The findings also suggest that rather than the level of education or combined salaries, it is the parents’ material deprivation that determines the likelihood for children to lack access to basic necessities, such as e.g. a personal computer or a place to study in the home. In other words, being born in disadvantaged circumstances still acts as a barrier for some children in Hong Kong to live the same life as commonly perceived as ‘normal’ by a majority of Hong Kong children.

Previous research has shown that the parents and grandparents in less affluent households in Hong Kong make considerable sacrifices to facilitate the best possible start in life for their children. However, what these findings stress is that there is a threshold below which these adult family members are no longer able to shield their children from the negative consequences of severe material adult deprivation in the households they grow up in.

Finally, there also appears to be a link between the material and mental well-being of children in Hong Kong. As such, it is a lack of access to basic child necessities that is more likely to cause very low life satisfaction and a disproportionately high frequency of mental health complaints, such as having problems sleeping, worrying a lot, having stomach and back pain, among Hong Kong children. These findings remain after controlling for their self-perceived family relationships, their connectedness to teachers, and even their experience of being bullied at school.

Much more work needs to be done to fully understand the various ways in which the determinants of well-being of the most disadvantaged children are interconnected. However, what appears clear is that family background continues to play a considerable role for the life chances of at least some of Hong Kong’s children.

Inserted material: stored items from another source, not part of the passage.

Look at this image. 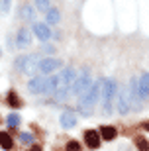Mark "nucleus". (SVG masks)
I'll list each match as a JSON object with an SVG mask.
<instances>
[{
  "label": "nucleus",
  "instance_id": "9b49d317",
  "mask_svg": "<svg viewBox=\"0 0 149 151\" xmlns=\"http://www.w3.org/2000/svg\"><path fill=\"white\" fill-rule=\"evenodd\" d=\"M100 141H102V137H100V134L96 129H86L84 132V143H86L89 149H98Z\"/></svg>",
  "mask_w": 149,
  "mask_h": 151
},
{
  "label": "nucleus",
  "instance_id": "a211bd4d",
  "mask_svg": "<svg viewBox=\"0 0 149 151\" xmlns=\"http://www.w3.org/2000/svg\"><path fill=\"white\" fill-rule=\"evenodd\" d=\"M45 20H47V24L55 26V24H59V20H61V12L57 10V8H49L47 14H45Z\"/></svg>",
  "mask_w": 149,
  "mask_h": 151
},
{
  "label": "nucleus",
  "instance_id": "4468645a",
  "mask_svg": "<svg viewBox=\"0 0 149 151\" xmlns=\"http://www.w3.org/2000/svg\"><path fill=\"white\" fill-rule=\"evenodd\" d=\"M139 94H141V100H149V73H143L139 77Z\"/></svg>",
  "mask_w": 149,
  "mask_h": 151
},
{
  "label": "nucleus",
  "instance_id": "9d476101",
  "mask_svg": "<svg viewBox=\"0 0 149 151\" xmlns=\"http://www.w3.org/2000/svg\"><path fill=\"white\" fill-rule=\"evenodd\" d=\"M30 45H32V32L28 28H22L16 34V47L18 49H26Z\"/></svg>",
  "mask_w": 149,
  "mask_h": 151
},
{
  "label": "nucleus",
  "instance_id": "7ed1b4c3",
  "mask_svg": "<svg viewBox=\"0 0 149 151\" xmlns=\"http://www.w3.org/2000/svg\"><path fill=\"white\" fill-rule=\"evenodd\" d=\"M43 57L39 55V53H30V55H20L14 61V69L20 71L24 75H35L39 73V61H41Z\"/></svg>",
  "mask_w": 149,
  "mask_h": 151
},
{
  "label": "nucleus",
  "instance_id": "393cba45",
  "mask_svg": "<svg viewBox=\"0 0 149 151\" xmlns=\"http://www.w3.org/2000/svg\"><path fill=\"white\" fill-rule=\"evenodd\" d=\"M45 55H51V53H55V47L53 45H43V49H41Z\"/></svg>",
  "mask_w": 149,
  "mask_h": 151
},
{
  "label": "nucleus",
  "instance_id": "cd10ccee",
  "mask_svg": "<svg viewBox=\"0 0 149 151\" xmlns=\"http://www.w3.org/2000/svg\"><path fill=\"white\" fill-rule=\"evenodd\" d=\"M0 55H2V51H0Z\"/></svg>",
  "mask_w": 149,
  "mask_h": 151
},
{
  "label": "nucleus",
  "instance_id": "f3484780",
  "mask_svg": "<svg viewBox=\"0 0 149 151\" xmlns=\"http://www.w3.org/2000/svg\"><path fill=\"white\" fill-rule=\"evenodd\" d=\"M0 147H2L4 151L14 149V141H12V137H10L8 132H0Z\"/></svg>",
  "mask_w": 149,
  "mask_h": 151
},
{
  "label": "nucleus",
  "instance_id": "2eb2a0df",
  "mask_svg": "<svg viewBox=\"0 0 149 151\" xmlns=\"http://www.w3.org/2000/svg\"><path fill=\"white\" fill-rule=\"evenodd\" d=\"M6 102L10 104V108H16V110L24 106V102L20 100V96H18V92H16V90H10V92L6 94Z\"/></svg>",
  "mask_w": 149,
  "mask_h": 151
},
{
  "label": "nucleus",
  "instance_id": "b1692460",
  "mask_svg": "<svg viewBox=\"0 0 149 151\" xmlns=\"http://www.w3.org/2000/svg\"><path fill=\"white\" fill-rule=\"evenodd\" d=\"M10 12V0H2L0 2V14H8Z\"/></svg>",
  "mask_w": 149,
  "mask_h": 151
},
{
  "label": "nucleus",
  "instance_id": "f257e3e1",
  "mask_svg": "<svg viewBox=\"0 0 149 151\" xmlns=\"http://www.w3.org/2000/svg\"><path fill=\"white\" fill-rule=\"evenodd\" d=\"M102 96V83H92V86H90L86 92H84L83 96H81V100H78V112H81V116L89 118L90 114H92L94 110V104L98 102V98Z\"/></svg>",
  "mask_w": 149,
  "mask_h": 151
},
{
  "label": "nucleus",
  "instance_id": "20e7f679",
  "mask_svg": "<svg viewBox=\"0 0 149 151\" xmlns=\"http://www.w3.org/2000/svg\"><path fill=\"white\" fill-rule=\"evenodd\" d=\"M132 96H130V90L127 86H120L118 88V96H116V110L122 114V116H126V114L132 112Z\"/></svg>",
  "mask_w": 149,
  "mask_h": 151
},
{
  "label": "nucleus",
  "instance_id": "aec40b11",
  "mask_svg": "<svg viewBox=\"0 0 149 151\" xmlns=\"http://www.w3.org/2000/svg\"><path fill=\"white\" fill-rule=\"evenodd\" d=\"M135 147L139 151H149V141L145 137H135Z\"/></svg>",
  "mask_w": 149,
  "mask_h": 151
},
{
  "label": "nucleus",
  "instance_id": "6e6552de",
  "mask_svg": "<svg viewBox=\"0 0 149 151\" xmlns=\"http://www.w3.org/2000/svg\"><path fill=\"white\" fill-rule=\"evenodd\" d=\"M61 65H63V63H61L59 59H55V57H43V59L39 61V73L49 75V73H53V71H57Z\"/></svg>",
  "mask_w": 149,
  "mask_h": 151
},
{
  "label": "nucleus",
  "instance_id": "4be33fe9",
  "mask_svg": "<svg viewBox=\"0 0 149 151\" xmlns=\"http://www.w3.org/2000/svg\"><path fill=\"white\" fill-rule=\"evenodd\" d=\"M20 141L26 143V145H33V135L30 134V132H22V134H20Z\"/></svg>",
  "mask_w": 149,
  "mask_h": 151
},
{
  "label": "nucleus",
  "instance_id": "5701e85b",
  "mask_svg": "<svg viewBox=\"0 0 149 151\" xmlns=\"http://www.w3.org/2000/svg\"><path fill=\"white\" fill-rule=\"evenodd\" d=\"M35 4H37V8L41 12L47 14V10H49V0H35Z\"/></svg>",
  "mask_w": 149,
  "mask_h": 151
},
{
  "label": "nucleus",
  "instance_id": "ddd939ff",
  "mask_svg": "<svg viewBox=\"0 0 149 151\" xmlns=\"http://www.w3.org/2000/svg\"><path fill=\"white\" fill-rule=\"evenodd\" d=\"M98 134H100V137H102L104 141H114L118 137V129L114 128V126H100Z\"/></svg>",
  "mask_w": 149,
  "mask_h": 151
},
{
  "label": "nucleus",
  "instance_id": "bb28decb",
  "mask_svg": "<svg viewBox=\"0 0 149 151\" xmlns=\"http://www.w3.org/2000/svg\"><path fill=\"white\" fill-rule=\"evenodd\" d=\"M141 128H143L145 132H149V122H143V124H141Z\"/></svg>",
  "mask_w": 149,
  "mask_h": 151
},
{
  "label": "nucleus",
  "instance_id": "1a4fd4ad",
  "mask_svg": "<svg viewBox=\"0 0 149 151\" xmlns=\"http://www.w3.org/2000/svg\"><path fill=\"white\" fill-rule=\"evenodd\" d=\"M33 34H35V37H37L41 43L49 41V37L53 35L51 29H49V24H41V22H33Z\"/></svg>",
  "mask_w": 149,
  "mask_h": 151
},
{
  "label": "nucleus",
  "instance_id": "dca6fc26",
  "mask_svg": "<svg viewBox=\"0 0 149 151\" xmlns=\"http://www.w3.org/2000/svg\"><path fill=\"white\" fill-rule=\"evenodd\" d=\"M18 16L22 18V20H26V22H33V18H35V14H33V8H32V4H24L22 8H20V12H18Z\"/></svg>",
  "mask_w": 149,
  "mask_h": 151
},
{
  "label": "nucleus",
  "instance_id": "a878e982",
  "mask_svg": "<svg viewBox=\"0 0 149 151\" xmlns=\"http://www.w3.org/2000/svg\"><path fill=\"white\" fill-rule=\"evenodd\" d=\"M30 151H43V149H41V145H37V143H33V145H32V149H30Z\"/></svg>",
  "mask_w": 149,
  "mask_h": 151
},
{
  "label": "nucleus",
  "instance_id": "412c9836",
  "mask_svg": "<svg viewBox=\"0 0 149 151\" xmlns=\"http://www.w3.org/2000/svg\"><path fill=\"white\" fill-rule=\"evenodd\" d=\"M65 151H83V147H81V143L77 139H71V141H67Z\"/></svg>",
  "mask_w": 149,
  "mask_h": 151
},
{
  "label": "nucleus",
  "instance_id": "423d86ee",
  "mask_svg": "<svg viewBox=\"0 0 149 151\" xmlns=\"http://www.w3.org/2000/svg\"><path fill=\"white\" fill-rule=\"evenodd\" d=\"M59 78H61V88L59 90L71 92L73 84H75V81H77V73H75V69H73V67H67V69H63V71H61Z\"/></svg>",
  "mask_w": 149,
  "mask_h": 151
},
{
  "label": "nucleus",
  "instance_id": "39448f33",
  "mask_svg": "<svg viewBox=\"0 0 149 151\" xmlns=\"http://www.w3.org/2000/svg\"><path fill=\"white\" fill-rule=\"evenodd\" d=\"M92 86V81H90V73H89V69H83L81 71V75L77 77V81H75V84H73V88L71 92L73 94H77V96H83L86 90Z\"/></svg>",
  "mask_w": 149,
  "mask_h": 151
},
{
  "label": "nucleus",
  "instance_id": "6ab92c4d",
  "mask_svg": "<svg viewBox=\"0 0 149 151\" xmlns=\"http://www.w3.org/2000/svg\"><path fill=\"white\" fill-rule=\"evenodd\" d=\"M20 122H22V120H20V116H18V114H8V118H6V124H8L10 128H18V126H20Z\"/></svg>",
  "mask_w": 149,
  "mask_h": 151
},
{
  "label": "nucleus",
  "instance_id": "0eeeda50",
  "mask_svg": "<svg viewBox=\"0 0 149 151\" xmlns=\"http://www.w3.org/2000/svg\"><path fill=\"white\" fill-rule=\"evenodd\" d=\"M28 90L32 94H47V77H32V81H28Z\"/></svg>",
  "mask_w": 149,
  "mask_h": 151
},
{
  "label": "nucleus",
  "instance_id": "f03ea898",
  "mask_svg": "<svg viewBox=\"0 0 149 151\" xmlns=\"http://www.w3.org/2000/svg\"><path fill=\"white\" fill-rule=\"evenodd\" d=\"M118 88L120 84L114 81V78H104L102 81V108H104L106 114H112L114 106H116V96H118Z\"/></svg>",
  "mask_w": 149,
  "mask_h": 151
},
{
  "label": "nucleus",
  "instance_id": "f8f14e48",
  "mask_svg": "<svg viewBox=\"0 0 149 151\" xmlns=\"http://www.w3.org/2000/svg\"><path fill=\"white\" fill-rule=\"evenodd\" d=\"M59 122L65 129H73L77 126V114L73 112V110H65V112L59 116Z\"/></svg>",
  "mask_w": 149,
  "mask_h": 151
},
{
  "label": "nucleus",
  "instance_id": "c85d7f7f",
  "mask_svg": "<svg viewBox=\"0 0 149 151\" xmlns=\"http://www.w3.org/2000/svg\"><path fill=\"white\" fill-rule=\"evenodd\" d=\"M0 122H2V118H0Z\"/></svg>",
  "mask_w": 149,
  "mask_h": 151
}]
</instances>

As long as the future opportunities and prospects of those Hong Kong children continue to be determined by the ‘lottery of birth’, it is difficult to argue that Hong Kong’s economic and social policies rise to the lofty ideals of the United Nations’ Convention of the Rights of the Child.

In order to more successfully meet the needs of all its children, the Hong Kong government is well-advised to subscribe to the policy advice of international bodies, which have argued not only that governments should strive to promote healthy lifestyles and improve the educational achievements of the most disadvantaged children, but also that the incomes of the poorest households with children need to be better protected. This may not be a popular view given recent statements by the Financial Secretary (Hong Kong), which were meant to dampen the hopes for more government profligacy in social protection moving forward.

Given the dearth of comparative data in Hong Kong, it is also important to invest in further systematic research to enable better monitoring and measurement of child well-being in Hong Kong and its neighboring societies in the Big Bay area. Data sets that track the development of Hong Kong children across multiple dimensions of child well-being and across different life stages promise to be particularly valuable for generations of local policy makers and other stakeholders. While there are very good reasons for the Hong Kong government’s recent emphasis on STEAM subjects and industries, it is equally important to recognize the continued role of the Social Sciences in better understanding and shaping the life chances of her children as the future pillars of society.

[1] Stewart, F. (2013) Approaches Towards Inequality and Inequity: Concepts, Measures and Policies. UNICEF Office of Research Discussion Paper. Florence, Italy: UNICEF Office of Research.

[2] UNICEF (2016) Fairness For Children: A League Table Of Inequality In Child Well-Being In Rich Countries. Innocenti Report Card 13. UNICEF Innocenti Research Centre, Florence.